Structural architecture of a dimeric paramyxovirus polymerase complex

Abstract

Human parainfluenza virus type 3 (hPIV3), a member of non-segmented, negative-strand RNA viruses (nsNSVs), is the second most common cause of severe respiratory disease in pediatrics. The transcription and replication processes of nsNSVs are catalyzed by a multi-functional RNA-dependent RNA polymerase (RdRp) complex composed of the large protein (L) and the phosphoprotein (P). Previous studies have shown that the polymerase can adopt a dimeric form, however, the structure of the dimer and how it functions are not understood. Here we determined the cryo-EM structure of hPIV3 L-P complex at 2.7 Å with substantial structural details. A putative catalytic magnesium ion could be built in our structure, and structural comparison revealed atomic features conserved with other RNA viruses. Interactions identified between the two priming and intrusion loops and the connector domain potentially trigger the spatial movement of three C-terminal L domains for different steps of transcription and replication.

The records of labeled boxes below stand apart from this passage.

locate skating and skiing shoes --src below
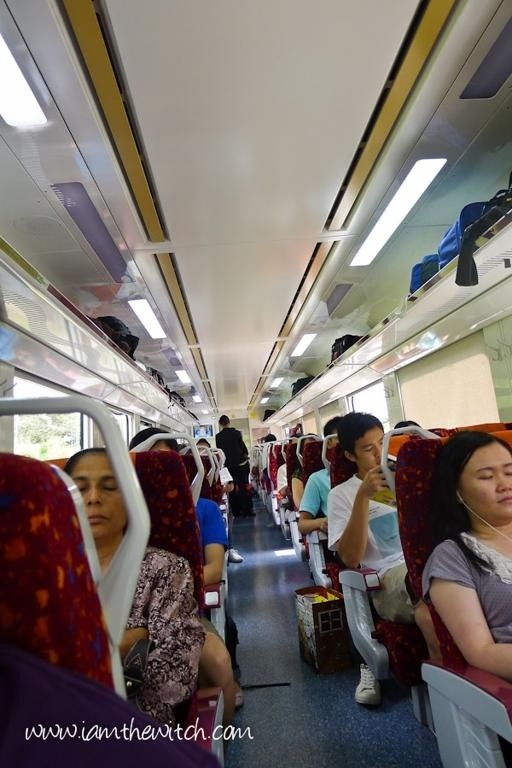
[228,548,244,563]
[353,660,386,707]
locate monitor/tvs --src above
[193,424,214,439]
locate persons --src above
[51,408,512,744]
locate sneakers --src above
[233,511,257,517]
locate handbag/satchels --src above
[293,584,347,675]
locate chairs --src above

Structural comparison with other nsNSV RdRps suggests common features of L-P binding. Furthermore, we report for the first time the structural basis of the L-L interaction in the partially modelled dimeric L-P structure, in which the connector domain of one L is positioned at the putative RNA template entry of the other L. Based on these findings, we propose a model by which L dimerization promotes efficient conversion of nascent RNA into a template.